On April 10, 2001, a check in the amount of $647,156.96 was issued from an attorney trust account entitled, "Richard J. Weiner, P.C. Trust Account," payable to "Wadia Hill, as guardian for infant Jalil Jones." At that time Hill had not qualified to serve as Jones's guardian under Georgia law. On April 11, 2001, this check was deposited in a guardianship account at Wachovia's predecessor, First Union National Bank. The guardianship account was entitled, "Gdnship of Jalil N. Jones, Wadia Hill Guardian." On the same day, Hill withdrew $350,000 from this account and thereafter deposited that sum in her personal "CAP Account" at an affiliate of First Union National Bank. She then paid Weiner $280,000 from her personal account.

In January 2007, the Probate Court of Fulton County, Georgia initiated a proceeding to inquire into the disposition of the settlement proceeds generated by the personal injury action in New Jersey. It does not appear that any of the parties to this appeal were parties in the probate proceedings. After conducting a testimonial hearing, the Georgia court appointed a conservator for Jones: Ann J. Herrera (Herrera), as the Fulton County Conservator. In its order of appointment, the Judicial Hearing Officer noted the following:

Ms. Hill expressed frustration with how financial matters were handled and that she had been mislead by prior counsel. She stated that the personal injury attorney requested additional fees from the trial court at the time of settlement, that court had denied the request, however the personal injury attorney compelled her to pay those fees without the knowledge of the trial court. She stated that the personal injury attorney set up guardianship bank accounts in New Jersey into which funds were deposited and withdrawn, however she did not have full records for those accounts and claims she did not establish the accounts.

_Provided material_.
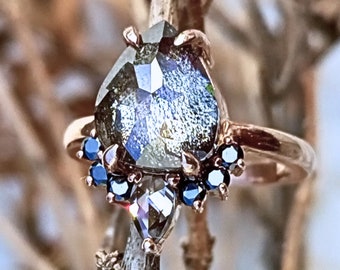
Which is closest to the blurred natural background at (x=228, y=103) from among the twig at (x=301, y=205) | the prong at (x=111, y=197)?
the twig at (x=301, y=205)

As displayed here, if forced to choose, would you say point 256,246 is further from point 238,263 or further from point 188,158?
point 188,158

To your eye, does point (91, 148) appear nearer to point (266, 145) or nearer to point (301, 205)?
point (266, 145)

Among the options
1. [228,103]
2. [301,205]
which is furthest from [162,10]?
[228,103]

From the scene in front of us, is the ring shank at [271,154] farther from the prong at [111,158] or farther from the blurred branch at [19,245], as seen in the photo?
the blurred branch at [19,245]

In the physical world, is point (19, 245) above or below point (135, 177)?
above

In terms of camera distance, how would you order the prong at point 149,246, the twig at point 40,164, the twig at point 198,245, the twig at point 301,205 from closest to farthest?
the prong at point 149,246 < the twig at point 198,245 < the twig at point 301,205 < the twig at point 40,164

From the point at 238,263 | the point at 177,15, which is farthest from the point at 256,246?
the point at 177,15

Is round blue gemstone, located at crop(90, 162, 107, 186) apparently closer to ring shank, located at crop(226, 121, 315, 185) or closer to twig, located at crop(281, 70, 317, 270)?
ring shank, located at crop(226, 121, 315, 185)

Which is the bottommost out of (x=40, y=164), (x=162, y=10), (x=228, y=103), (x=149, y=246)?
(x=149, y=246)

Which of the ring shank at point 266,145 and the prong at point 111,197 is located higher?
the ring shank at point 266,145
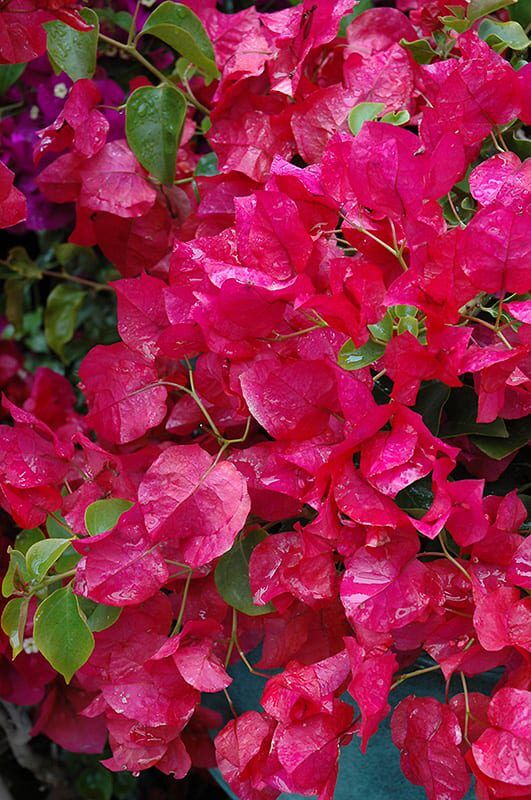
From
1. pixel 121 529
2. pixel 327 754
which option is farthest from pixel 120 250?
pixel 327 754

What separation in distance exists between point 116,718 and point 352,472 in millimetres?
193

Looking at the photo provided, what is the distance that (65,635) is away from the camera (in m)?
0.48

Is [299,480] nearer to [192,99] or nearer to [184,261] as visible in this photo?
[184,261]

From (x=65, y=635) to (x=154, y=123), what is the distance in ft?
1.10

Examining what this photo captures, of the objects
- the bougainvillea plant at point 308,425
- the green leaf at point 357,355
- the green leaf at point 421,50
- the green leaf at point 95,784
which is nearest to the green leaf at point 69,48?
the bougainvillea plant at point 308,425

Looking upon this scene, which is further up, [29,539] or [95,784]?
[29,539]

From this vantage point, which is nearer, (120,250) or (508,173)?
(508,173)

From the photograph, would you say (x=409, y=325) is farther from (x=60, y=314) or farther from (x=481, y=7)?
(x=60, y=314)

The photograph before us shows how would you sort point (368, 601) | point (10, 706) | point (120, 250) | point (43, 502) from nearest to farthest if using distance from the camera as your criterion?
point (368, 601), point (43, 502), point (120, 250), point (10, 706)

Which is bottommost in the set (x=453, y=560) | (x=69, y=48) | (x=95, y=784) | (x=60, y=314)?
(x=95, y=784)

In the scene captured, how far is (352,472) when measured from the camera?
43cm

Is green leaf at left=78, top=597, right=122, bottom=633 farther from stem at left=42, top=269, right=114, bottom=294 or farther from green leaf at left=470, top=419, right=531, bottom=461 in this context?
stem at left=42, top=269, right=114, bottom=294

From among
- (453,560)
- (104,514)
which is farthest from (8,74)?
(453,560)

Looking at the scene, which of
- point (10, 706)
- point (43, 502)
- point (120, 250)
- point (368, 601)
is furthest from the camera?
point (10, 706)
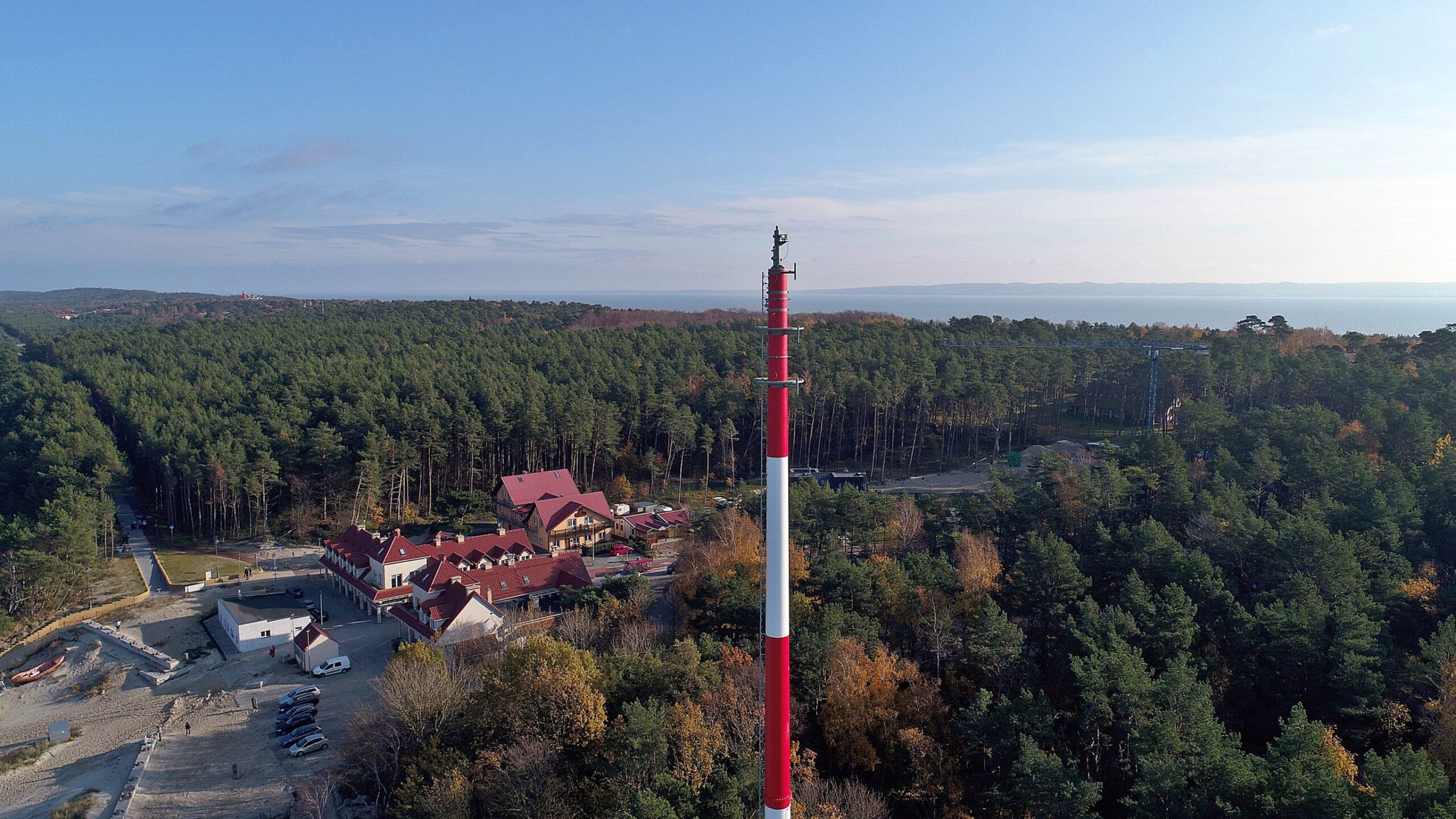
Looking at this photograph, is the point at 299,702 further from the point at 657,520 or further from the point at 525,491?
the point at 657,520

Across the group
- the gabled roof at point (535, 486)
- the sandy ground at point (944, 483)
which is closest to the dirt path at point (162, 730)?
the gabled roof at point (535, 486)

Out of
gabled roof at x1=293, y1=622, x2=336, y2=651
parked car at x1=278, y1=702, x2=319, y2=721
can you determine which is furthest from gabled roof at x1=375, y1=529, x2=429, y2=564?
parked car at x1=278, y1=702, x2=319, y2=721

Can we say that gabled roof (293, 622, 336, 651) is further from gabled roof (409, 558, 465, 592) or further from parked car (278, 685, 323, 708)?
gabled roof (409, 558, 465, 592)

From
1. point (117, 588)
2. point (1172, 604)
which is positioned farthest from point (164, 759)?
point (1172, 604)

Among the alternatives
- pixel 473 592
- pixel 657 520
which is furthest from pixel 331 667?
pixel 657 520

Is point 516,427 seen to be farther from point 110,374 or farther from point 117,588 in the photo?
point 110,374

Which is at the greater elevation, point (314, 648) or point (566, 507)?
point (566, 507)
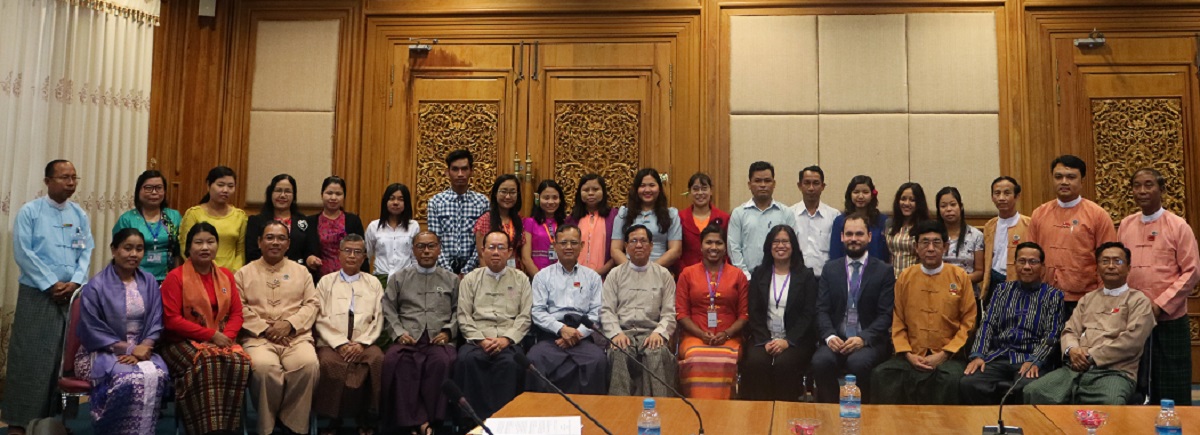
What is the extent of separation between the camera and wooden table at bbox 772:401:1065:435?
3.03 meters

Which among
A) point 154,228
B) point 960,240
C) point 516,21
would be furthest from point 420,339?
point 960,240

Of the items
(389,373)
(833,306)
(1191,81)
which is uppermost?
(1191,81)

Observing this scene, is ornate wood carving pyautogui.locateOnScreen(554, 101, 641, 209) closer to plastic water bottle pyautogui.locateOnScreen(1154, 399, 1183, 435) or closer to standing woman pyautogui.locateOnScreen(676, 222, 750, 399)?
standing woman pyautogui.locateOnScreen(676, 222, 750, 399)

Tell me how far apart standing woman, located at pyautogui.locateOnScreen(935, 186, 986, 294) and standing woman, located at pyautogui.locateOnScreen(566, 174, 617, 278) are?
190cm

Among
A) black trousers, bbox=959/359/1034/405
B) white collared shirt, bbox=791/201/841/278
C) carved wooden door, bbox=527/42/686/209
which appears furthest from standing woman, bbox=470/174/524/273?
black trousers, bbox=959/359/1034/405

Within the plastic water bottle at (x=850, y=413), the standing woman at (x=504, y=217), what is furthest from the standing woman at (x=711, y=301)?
the plastic water bottle at (x=850, y=413)

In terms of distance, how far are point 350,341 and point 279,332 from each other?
0.37 meters

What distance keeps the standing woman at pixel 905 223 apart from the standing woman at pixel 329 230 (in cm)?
311

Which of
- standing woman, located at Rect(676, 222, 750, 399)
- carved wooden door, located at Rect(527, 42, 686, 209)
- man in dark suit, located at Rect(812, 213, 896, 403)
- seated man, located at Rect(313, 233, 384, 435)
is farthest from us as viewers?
carved wooden door, located at Rect(527, 42, 686, 209)

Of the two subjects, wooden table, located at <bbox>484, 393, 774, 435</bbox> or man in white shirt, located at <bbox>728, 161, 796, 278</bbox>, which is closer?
wooden table, located at <bbox>484, 393, 774, 435</bbox>

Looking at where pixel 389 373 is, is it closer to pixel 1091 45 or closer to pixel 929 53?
pixel 929 53

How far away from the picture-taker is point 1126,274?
4.59 metres


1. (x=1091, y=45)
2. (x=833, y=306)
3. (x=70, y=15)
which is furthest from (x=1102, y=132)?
(x=70, y=15)

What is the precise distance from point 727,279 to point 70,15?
439 centimetres
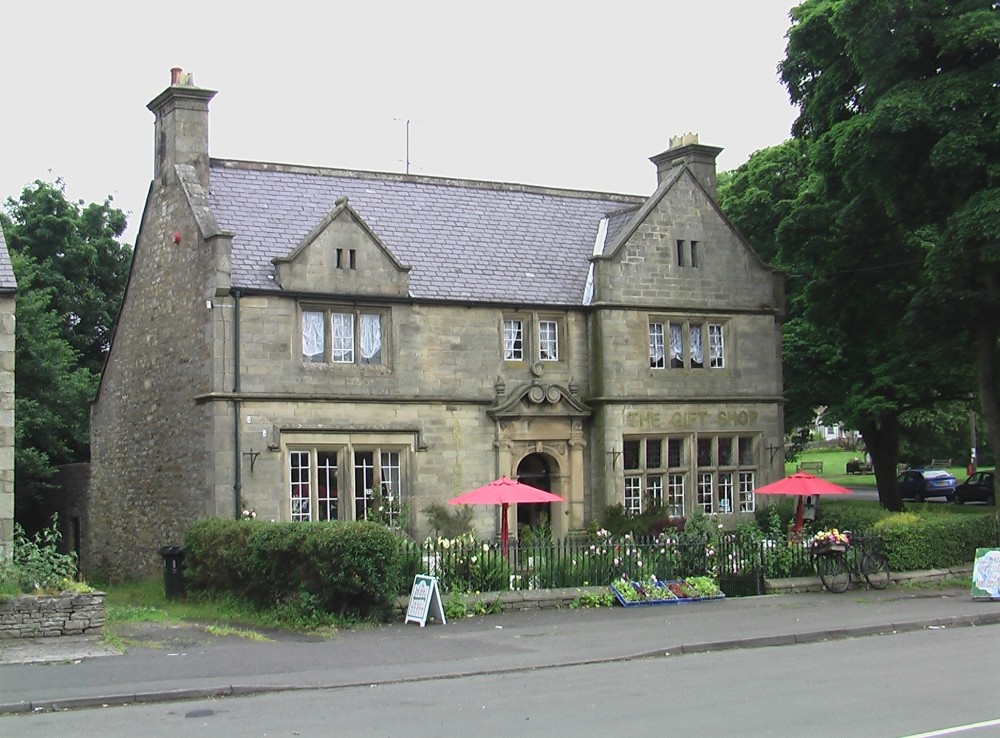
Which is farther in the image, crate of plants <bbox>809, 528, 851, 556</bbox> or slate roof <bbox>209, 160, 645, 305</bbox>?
slate roof <bbox>209, 160, 645, 305</bbox>

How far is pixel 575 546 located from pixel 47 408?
1983cm

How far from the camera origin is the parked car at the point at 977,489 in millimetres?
52875

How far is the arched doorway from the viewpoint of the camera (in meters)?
31.7

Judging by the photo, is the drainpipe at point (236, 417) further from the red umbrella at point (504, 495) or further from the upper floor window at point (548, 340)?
the upper floor window at point (548, 340)

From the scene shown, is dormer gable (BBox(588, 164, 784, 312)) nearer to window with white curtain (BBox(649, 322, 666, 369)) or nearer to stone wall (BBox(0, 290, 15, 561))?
window with white curtain (BBox(649, 322, 666, 369))

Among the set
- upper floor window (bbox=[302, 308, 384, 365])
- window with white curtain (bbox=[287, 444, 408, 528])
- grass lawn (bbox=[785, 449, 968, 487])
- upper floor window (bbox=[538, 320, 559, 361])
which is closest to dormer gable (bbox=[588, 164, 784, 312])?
upper floor window (bbox=[538, 320, 559, 361])

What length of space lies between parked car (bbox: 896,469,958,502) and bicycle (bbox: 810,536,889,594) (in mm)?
34510

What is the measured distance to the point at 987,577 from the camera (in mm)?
23453

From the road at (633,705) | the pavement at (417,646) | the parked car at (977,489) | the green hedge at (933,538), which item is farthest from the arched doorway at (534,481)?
the parked car at (977,489)

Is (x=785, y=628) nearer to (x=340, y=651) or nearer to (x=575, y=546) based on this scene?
(x=575, y=546)

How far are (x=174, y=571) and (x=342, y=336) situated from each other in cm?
656

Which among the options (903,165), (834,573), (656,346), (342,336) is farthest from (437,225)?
(834,573)

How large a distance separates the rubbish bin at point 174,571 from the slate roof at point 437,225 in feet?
19.4

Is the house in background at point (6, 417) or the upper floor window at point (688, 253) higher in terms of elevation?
the upper floor window at point (688, 253)
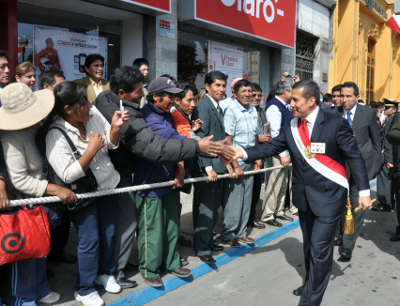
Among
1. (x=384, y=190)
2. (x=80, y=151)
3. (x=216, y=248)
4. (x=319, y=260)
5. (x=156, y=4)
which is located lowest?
(x=216, y=248)

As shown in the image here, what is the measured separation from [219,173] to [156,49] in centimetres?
311

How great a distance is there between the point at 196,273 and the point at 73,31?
420 centimetres

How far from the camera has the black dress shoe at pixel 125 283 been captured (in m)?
3.44

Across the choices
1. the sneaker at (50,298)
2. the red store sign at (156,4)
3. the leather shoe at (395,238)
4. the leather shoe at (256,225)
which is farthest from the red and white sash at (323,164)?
the red store sign at (156,4)

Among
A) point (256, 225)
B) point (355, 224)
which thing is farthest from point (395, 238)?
point (256, 225)

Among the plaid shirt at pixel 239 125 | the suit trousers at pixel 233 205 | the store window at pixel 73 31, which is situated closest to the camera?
the suit trousers at pixel 233 205

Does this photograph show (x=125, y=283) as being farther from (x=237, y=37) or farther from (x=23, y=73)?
(x=237, y=37)

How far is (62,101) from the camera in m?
2.96

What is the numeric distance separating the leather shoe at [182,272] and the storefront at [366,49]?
1112cm

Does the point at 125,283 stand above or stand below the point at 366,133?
below

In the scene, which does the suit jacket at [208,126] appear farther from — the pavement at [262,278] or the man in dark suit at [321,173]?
the man in dark suit at [321,173]

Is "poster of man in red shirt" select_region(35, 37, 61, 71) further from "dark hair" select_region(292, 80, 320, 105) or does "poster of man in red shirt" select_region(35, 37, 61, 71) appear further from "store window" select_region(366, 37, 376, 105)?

_Written instruction 1_. Reproduce the part of the guardianship passage that starts with "Ms. Hill expressed" and goes on through "establish the accounts.".
_Written instruction 2_. Carry on the guardianship passage from where it stops.

_Final answer 1_.
Ms. Hill expressed frustration with how financial matters were handled and that she had been mislead by prior counsel. She stated that the personal injury attorney requested additional fees from the trial court at the time of settlement, that court had denied the request, however the personal injury attorney compelled her to pay those fees without the knowledge of the trial court. She stated that the personal injury attorney set up guardianship bank accounts in New Jersey into which funds were deposited and withdrawn, however she did not have full records for those accounts and claims she did not establish the accounts.

_Final answer 2_.
On November 24, 2008, Herrera filed suit against Wachovia, its affiliate Wachovia Securities, LLC, and Hill*fn4 in Georgia. She alleged that Wachovia had breached its fiduciary duties to Jones by allowing Hill to open the guardianship account without proper qualification and documentation. Defendants on appeal were not parties to that action.

On September 14, 2009, a settlement was reached between Herrera and Wachovia for $300,000. As part of their arrangement, Herrera assign[ed] and convey[ed] to Wachovia Bank any claim, right or action she [had] or may have [had] on behalf of Jones against Richard J. Weiner, former attorney for Jones and Hill-Muhammad in the Jones Case, and Richard J. Weiner's law firm . . . that represented Jones in the Jones Case . . ., including without limitation those claims relating to the Jones Settlement Payments or Guardianship Accounts ("Weiner Claims").

Herrera also assigned the default judgment entered against Hill and the "corresponding FiFa"*fn5 to Wachovia.

On July 13, 2010, rather than proceeding under the auspices of the personal injury action, Wachovia, as Herrera's assignee, filed a two-count complaint against Weiner and defendant Weiner, Carroll & Strauss, as the successor to Weiner & Gall. The first count alleged that defendants violated their duty to disburse the settlement proceeds awarded to Jones in accordance with the Jones order. The second count alleged that defendants were liable for the conversion of the portion ($280,000) of the settlement proceeds that Hill had paid using the funds from the First Union National Bank guardianship account. Wachovia did not join Hill as a party to this action.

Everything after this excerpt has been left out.